The third task is the one I had puzzled over – looking for another melanoma to pop up somewhere else on his body. Dr. Wang said about 5% of melanoma patients have a second primary, which might present as any other cutaneous melanoma – a dark, asymmetrical spot with uneven edges and uneven color. But how to find one? On people, like Robert, with lots of sun damage and freckles, “you would go crazy if you did the ABCD thing for all of them,” he said.
This is particularly true if you try to start out focusing on individual spots. The secret is, don’t stand too close! I pointed to one particular spot on Robert’s back and another on his forehead that appeared to be darker than the others. Dr. Wang suggested that I stand back and look again. I could still see those spots, but now I also noticed others that were just as dark.
A worrisome spot (“spooky,” as Dr. Wang put it) would be bigger than a freckle. It would be not only dark, but also rough and uneven, possibly bleeding. I think size is another factor – they generally are at least 6mm in diameter – though they have to start somewhere and perhaps just go unnoticed when they are smaller than ¼ inch.
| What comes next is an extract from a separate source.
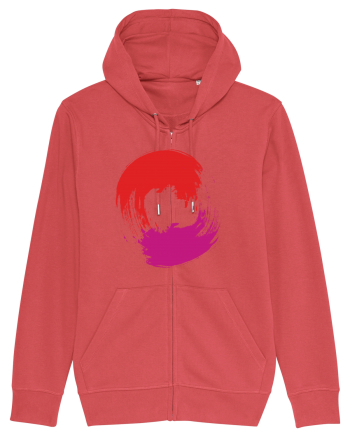 Color Wheel - red&purple Carmine Red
That’s why the docs recommend that you look once a month and take note of any spots that are evolving, or growing.
It was hard to learn what to look for when Dr. Wang didn’t see anything. But he did point out a spot on Robert’s lower leg, just above the ankle, where two freckles seem to have blended together. Seen together, they are not symmetrical and are bigger than the others. We’ll watch them, but he was pretty sure they were just that – two freckles too close to separate on sight.
GVAX – Cycle 4
We are old hats now at getting the GVAX injections. The blood is drawn first-thing – lots of it, but Patient Robert lies on a gurney now and Nurse Robert draws the blood slowly so it won’t come as such a shock to the patient’s system. While the regular lab levels are being measured to make sure there are no indications of infection or illness that would preclude continuing with the vaccine, we see Dr. Lipson and talk about Robert’s reaction to the injections while he does the physical exam and palpates lymph nodes.
Cycle 3 seems to have caused less of a reaction, and Dr. Lipson said there is no set pattern with it – some patients continue to have more severe swelling and itching, but others don’t. Robert mentioned that he believes there has been one point of consistency in his reactions – a “raging heartburn” that comes on even before we get onto I-95 to drive home. Dr. Lipson and Susan, the study nurse, seemed surprised – as though this was a new finding, if it is related. But then again, we don’t know – and probably won’t – whether it is related to the vaccine. It seems to Robert as though it’s related, and indeed it happened again yesterday, although the reaction was a bit delayed this time – just long enough for us to go to Bertha’s and eat some mussels.
Perhaps it is related to the “garlic breath,” which I found to be much more objectionable yesterday than after the first three cycles. That reaction was much more noticeable to me this time than in the past. It doesn’t seem to bother Robert at all.
Although the swelling was there this time, it seemed to be less bothersome. Robert did not complain of itching yesterday or today.
So, tomorrow morning we are off to Baltimore early for the post-Cycle 4 biopsy. Feel free to call or email if you have questions, but please don’t expect an answer until Friday.